GopherCon 2018 - The Scheduler Saga

The Go scheduler is the behind-the-scenes magical machine that powers Go programs. It efficiently runs goroutines, and also coordinates network IO and memory management. This talk will explore the inner workings of the scheduler machinery.

Summary

The talk explains from first principles how to create a goroutine scheduler for Go. It uses the major ideas that are used by the actual Go scheduler. Go has a goroutine scheduler since goroutines are a light weight userspace thread, so Go can't just rely on creating many kernel threads. As such the scheduler explained achieves the following:

use a small number of kernel threads (kernel threads are expensive to create)
support high concurency (go programs should be able to create lots of goroutines)
leverage parallelism. ie scale to N cores.

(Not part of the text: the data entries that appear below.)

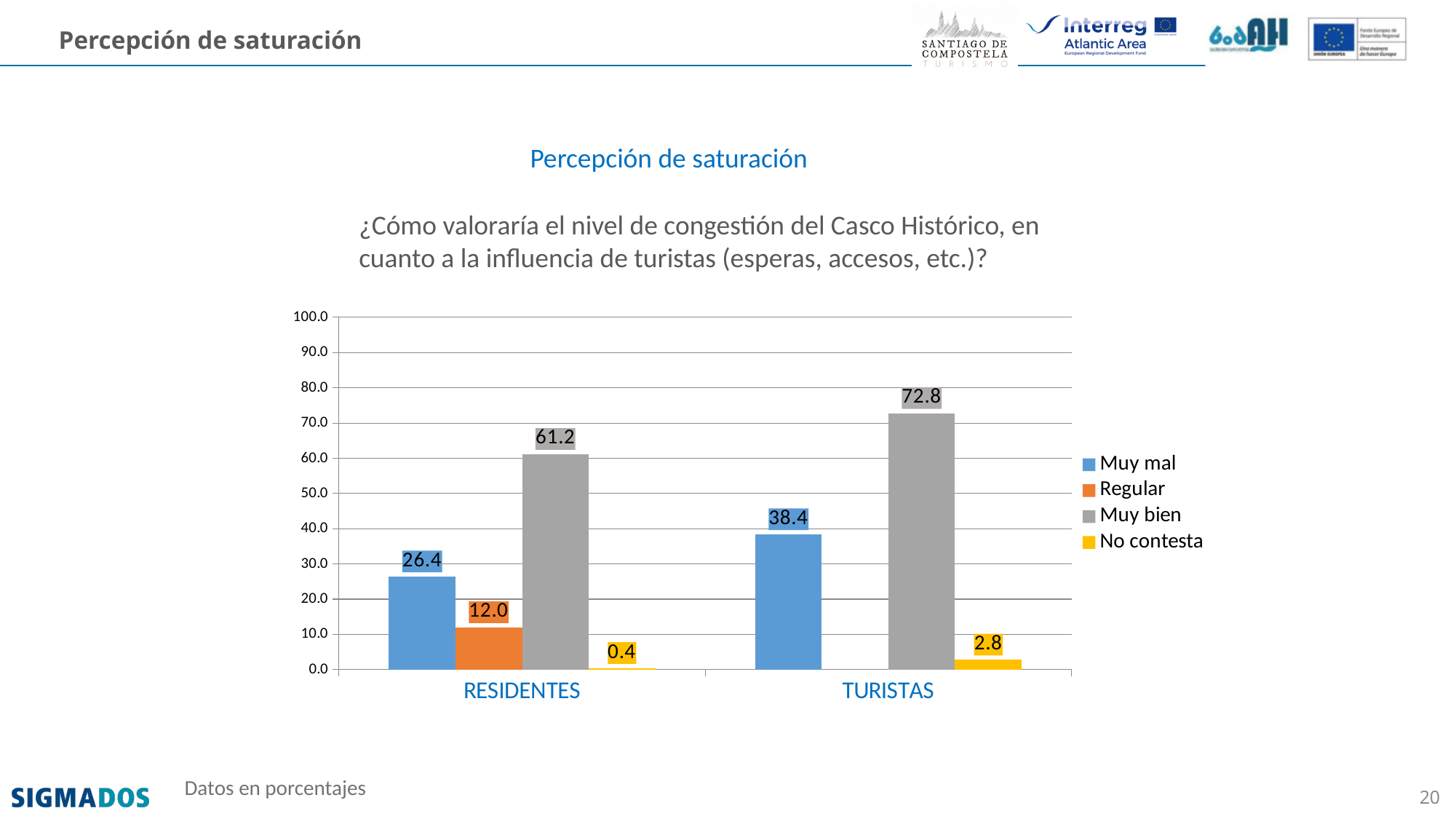
What is the value for Muy mal among TURISTAS? 38.4 What is the value for Regular among RESIDENTES? 12.0 Which series has the highest value for TURISTAS? Muy bien Which group has the larger Muy mal value, RESIDENTES or TURISTAS? TURISTAS What is the value for Muy bien among RESIDENTES? 61.2 What is the value for No contesta among TURISTAS? 2.8 What colour represents the Muy bien series in the chart? Grey Is the Muy bien value for RESIDENTES greater or less than 50.0? greater What kind of chart is shown on the slide? Bar chart How many series does the legend list? 4 What is the difference between the Muy bien values for TURISTAS and RESIDENTES? 11.6 Which series has the lowest value for RESIDENTES? No contesta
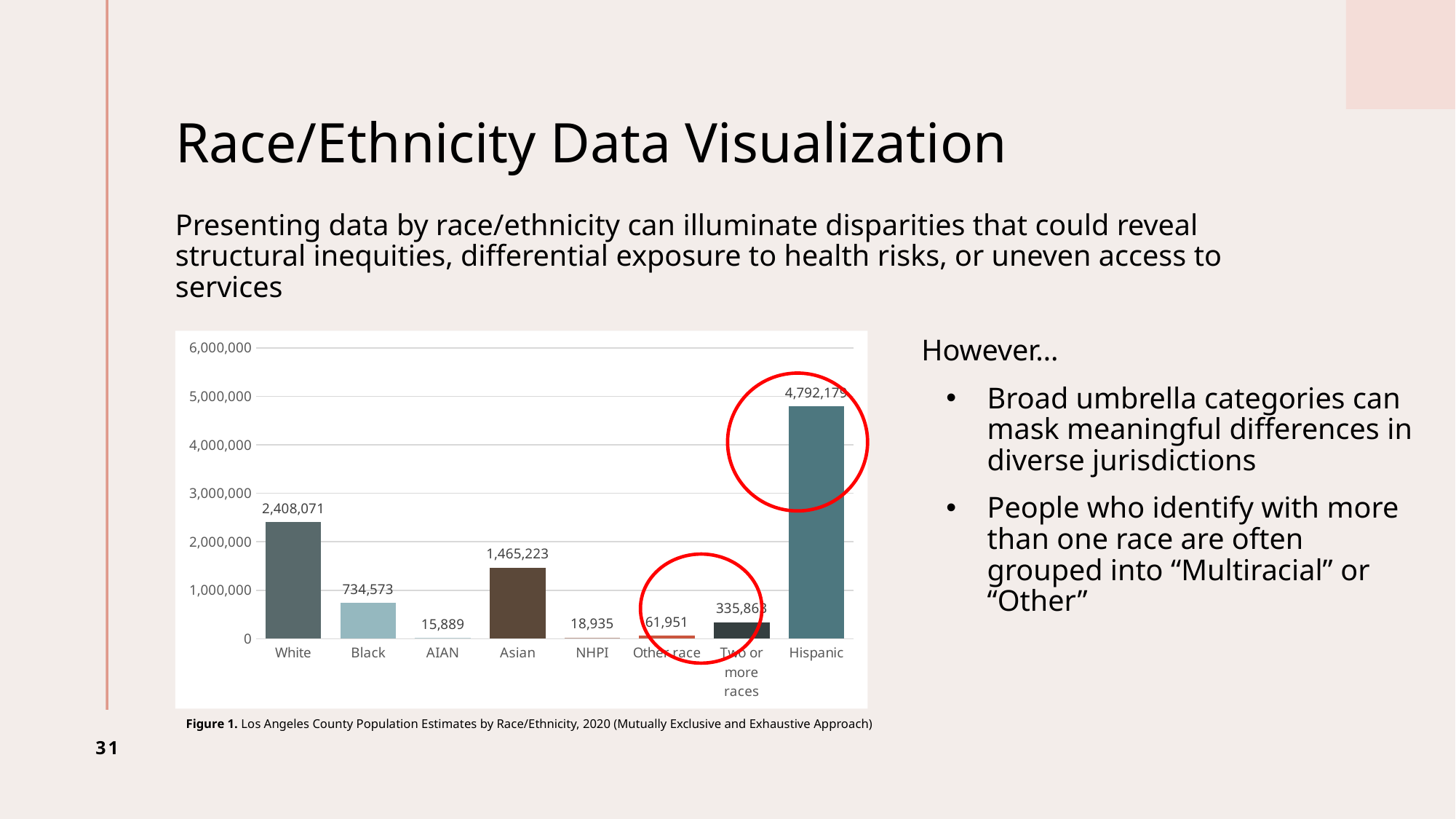
Which race/ethnicity category has the highest population estimate? Hispanic Which has a larger population estimate, Black or Asian? Asian What is the population estimate for Asian in the chart? 1,465,223 How many race/ethnicity categories are shown in the chart? 8 What is the population estimate for AIAN in the chart? 15,889 Is the value for Hispanic greater or less than 4,000,000? greater What kind of chart is shown on the slide? bar chart What is the population estimate for Other race in the chart? 61,951 Which race/ethnicity category has the lowest population estimate? AIAN What is the difference between the White and Asian population estimates? 942,848 What is the population estimate for Black in the chart? 734,573 What is the population estimate for White in the chart? 2,408,071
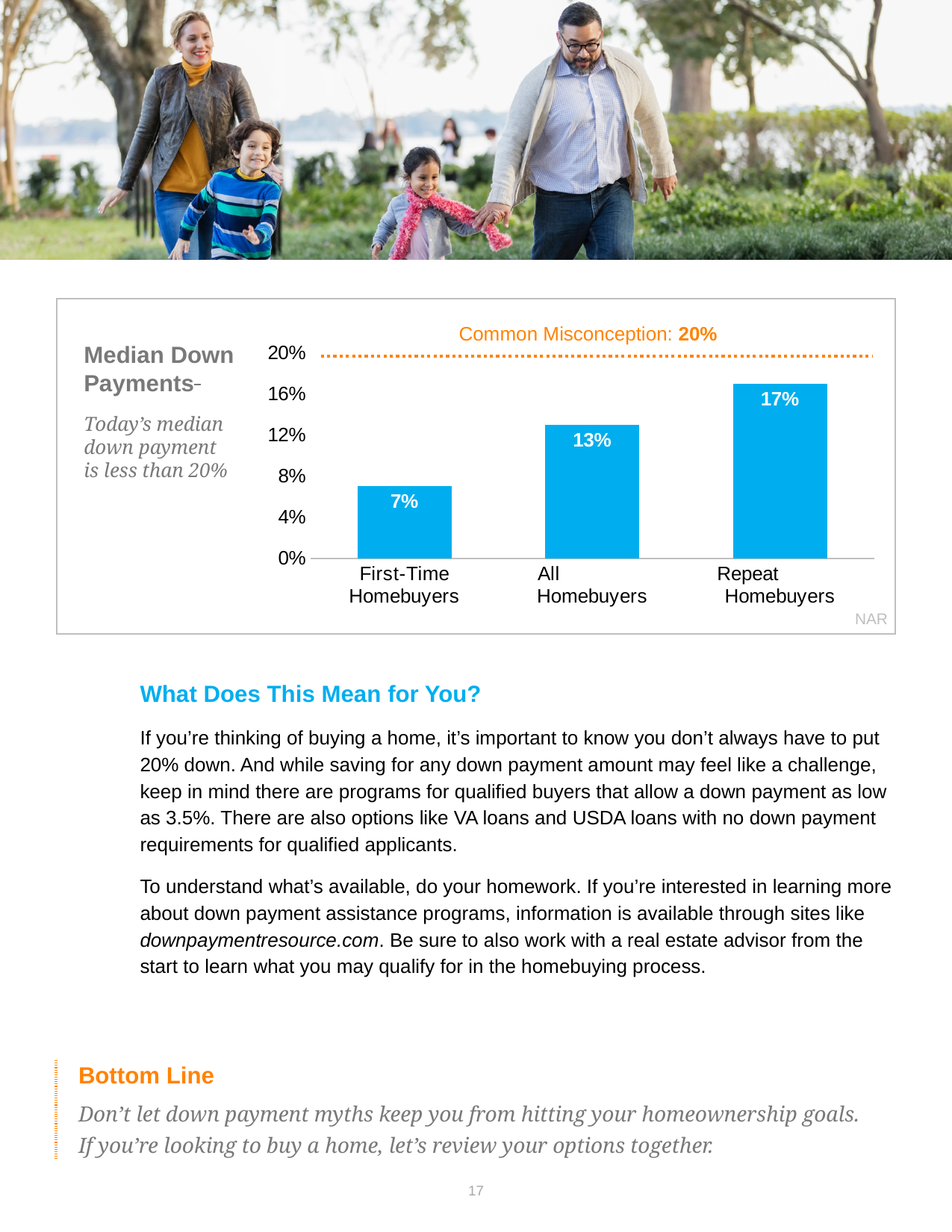
What is the median down payment for First-Time Homebuyers? 7% What is the difference between the median down payment for Repeat Homebuyers and First-Time Homebuyers? 10% Which category has the highest median down payment? Repeat Homebuyers What kind of chart is shown on the slide? Bar chart Which category has the lowest median down payment? First-Time Homebuyers What is the median down payment for Repeat Homebuyers? 17% Is the median down payment for Repeat Homebuyers greater or less than 20%? less What is the median down payment for All Homebuyers? 13% What value does the dotted line labeled 'Common Misconception' mark on the chart? 20% Which is larger, the median down payment for All Homebuyers or for Repeat Homebuyers? Repeat Homebuyers What is the difference between the median down payment for All Homebuyers and First-Time Homebuyers? 6% How many categories are shown in the chart? 3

Highly recommend watching a video of the talk when available. There are lots of nice illustrations explaining the ideas below clearly.

func main() {
	for _, u := range images {
		go process(i) // runs goroutines created
	}
 
	<-ch // pauses and resumes
}
 
func process(image) {
	go reportMetrics()
	complicatedAlgorithm(image)
	f, err := os.OpenFile() // blocking system calls, network io, runtime tasks garbage collection.
}

The above is an annotated program explaining where the go scheduler is invoked. Creating goroutines, waiting on channels and handling blocking system calls.

Motivation

So why does go have a scheduler? Because go uses goroutines, which are a user-space thread, lighter-weight and cheaper than kernel threads. For example the initial goroutine stack is 2KB. The default kernel thread stack is 8kb. Goroutines also want to have faster creation, destruction, context switches than kernel threads. The scheduler needs to exist since the OS only knows how to schedule kernel threads onto CPU cores.

So the scheduler puts goroutines on threads which run on the CPU. IE it multiplexes goroutines onto threads.

Idea I

First some non-ideas:

Multiplex all goroutines on a single thread. no concurrency, no parallelism possible
create and destroy a thread per-goroutine. defeats the purpose of goroutines, threads are expensive.

So what is a way to achieve this? A runqueue. A runqueue is a FIFO queue containing goroutines which need to be scheduled onto a thread to run. When we create a goroutine, we put it onto the runqueue. When a goroutine is waiting it is put onto the runqueue and another goroutine can start running on the thread (via popping from the runqueue).

We can't just have one thread, otherwise we won't get any concurrency in parallelism, so we need to decide when to create a thread. We can just create a thread whenever there are items on the runqueue and all the threads are busy. This achieves concurrency and parallelism.

So far we have a scheme to reduce thread creations. But problems

multiple threads access the same runqueue -> so need a lock
unbounded number of threads. eg t_main creating 1000 goroutines -> 1000 threads.

Idea II

Limit the number of threads for running goroutines (GOMAXPROCS). We still won't limit the number of threads blocked by syscalls, but we still want to limit threads accessing the runqueue as before, keep threads around for reuse, and get goroutines to run from the runqueue.

What should the limit be? Too high = too much contention. Too low = not utilising all the CPU cores. The limit we should use is the number of CPU cores.

This solves the unbounded number of threads problem, but what about the contention on the runqueue? Kavya modified the go runtime to use the scheduler described so far. The results of running an existing benchmark for measuring scheduler performance is:

4-core: 4x slower than go scheduler 16-core: 31x longer than go scheduler.

So more makes the problem worse non-linearly. So this is not good enough. The crux is the shared runqueue.

Idea 3

Distributed runqueues. Use N runqueues on an N-core machine. A thread claims a runqueue to run a goroutines. It inserts and removes goroutines from the runqueue it is associated with. As before, we reuse threads.

What happens now if our runqueue is empty for a thread? The thread will have no work to do, so it needs a way to find a goroutine to run. The technique used is called work-stealing. So when the local runqueue is empty, it picks another runqueue at random and steals half the runqueue. This organically balances work across threads.

CPU Hogs

What happens if we have a goroutine that is not co-operative. IE it never does a call which allows the scheduler to take over.

We need a mechanism to pre-empt long running goroutines. The go scheduler implements preemption. It runs a background thread called the sysmon, to detect long-running goroutines (> 10ms, with caveats) and unscehdules them when possible.

It puts these on a global runqueue. Go scheduler has a global runqueue which is a low priority runqueue, which threads sometimes check. It can be used for other purposes, but not detailed in the talk.

Limitations

What are the limitations of the Go scheduler?

FIFO runqueues -> no notion of goroutine priorities (unlike linux kernel)
No strong preemption -> no strong fairness or latency guarantees. recent proposal to fix this.
Is not aware of the system topology -> no real locality. There is an old NUMA-aware scheduler proposal. Also a suggestion to use LIFO queue so its more likely to have data in that CPU cores cache.